楚寧站在涼亭裏, 目光複雜地望着他,好半晌沒說出話來。
雖早知道他的為人,對他忍不住質問的舉動有所預料, 可真正面對他時, 依然覺得荒唐無比。
“不知太子殿下以為的背叛到底是什麽?難道不是殿下讓我讓出太子妃之位的嗎?既然已經離開,太子又已另娶, 恐怕也無權再幹涉我的事了。”

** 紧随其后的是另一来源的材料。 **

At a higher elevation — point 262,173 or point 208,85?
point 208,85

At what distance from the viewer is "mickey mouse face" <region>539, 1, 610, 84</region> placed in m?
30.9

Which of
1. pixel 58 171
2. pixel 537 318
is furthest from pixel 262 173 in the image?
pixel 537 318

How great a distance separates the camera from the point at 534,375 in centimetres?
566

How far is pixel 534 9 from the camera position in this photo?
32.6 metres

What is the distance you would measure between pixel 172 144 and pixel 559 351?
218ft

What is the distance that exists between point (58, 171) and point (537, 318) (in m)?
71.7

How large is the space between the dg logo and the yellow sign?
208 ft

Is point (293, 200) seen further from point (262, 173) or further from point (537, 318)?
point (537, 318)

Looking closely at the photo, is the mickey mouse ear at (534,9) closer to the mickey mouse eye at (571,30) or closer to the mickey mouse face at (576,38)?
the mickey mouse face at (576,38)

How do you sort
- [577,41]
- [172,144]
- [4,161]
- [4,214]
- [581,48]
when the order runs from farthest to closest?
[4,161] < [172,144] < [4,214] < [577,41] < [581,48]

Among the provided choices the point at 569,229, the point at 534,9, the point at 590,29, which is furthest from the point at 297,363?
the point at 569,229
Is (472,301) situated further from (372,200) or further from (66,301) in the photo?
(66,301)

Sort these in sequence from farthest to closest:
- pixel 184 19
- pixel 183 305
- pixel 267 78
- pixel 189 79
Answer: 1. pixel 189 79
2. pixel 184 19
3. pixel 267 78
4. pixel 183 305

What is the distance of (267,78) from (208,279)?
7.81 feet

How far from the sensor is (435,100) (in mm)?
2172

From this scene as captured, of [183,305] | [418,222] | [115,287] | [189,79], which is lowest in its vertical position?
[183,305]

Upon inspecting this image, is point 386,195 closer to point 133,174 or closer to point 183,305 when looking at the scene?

蕭煜站在原地, 聽到這話時,臉色更加蒼白了,身子甚至迎着風晃了晃。
二人身份的變化,他早就心知肚明,甚至方才在太極殿中, 也有無數的聲音提醒過他這一點了。
可別人的提醒是一回事, 由她親口說出,又是另一番更直白、更殘忍的感受了。
更讓他覺得無所遁形的是, 她說的話一點也沒錯, 的确是他主動提出要她讓出正妻之位的。
眼下他心亂如麻,只覺一點也不願面對這一切,內心掙紮片刻, 忽然像抓住一根水中的稻草一般, 急怒道:“說到底,阿寧, 你還是怨我,怨我抛棄你,另娶他人,對不對?阿寧,我同你說過了, 做這一切,都是有苦衷的,你——你就不能體諒我一番嗎?這兩年裏,難道我待你不好嗎?”
提到這兩年的生活,楚寧的心裏閃過一片茫然與悵惘。
這兩年的生活好嗎?廣廈華服,香車寶馬,玉馔珍馐,自然是好的。
可她沒有一天過得惬意安心。
“太子扪心自問,這兩年,真的待我好嗎?你的好,有幾分真心實意?”她的目光恍惚一瞬,随即慢慢走到階梯邊,與他隔着一丈的距離,垂下眼望着他,輕聲道,“你的确給了我優渥的生活,可你難道沒借着我的身份,在外人面前樹立起謙和仁義、敢于擔當的假象嗎?那些追随你的臣子,除了從小伴在你身邊的徐侍讀,有幾個知道你真正的面目呢?”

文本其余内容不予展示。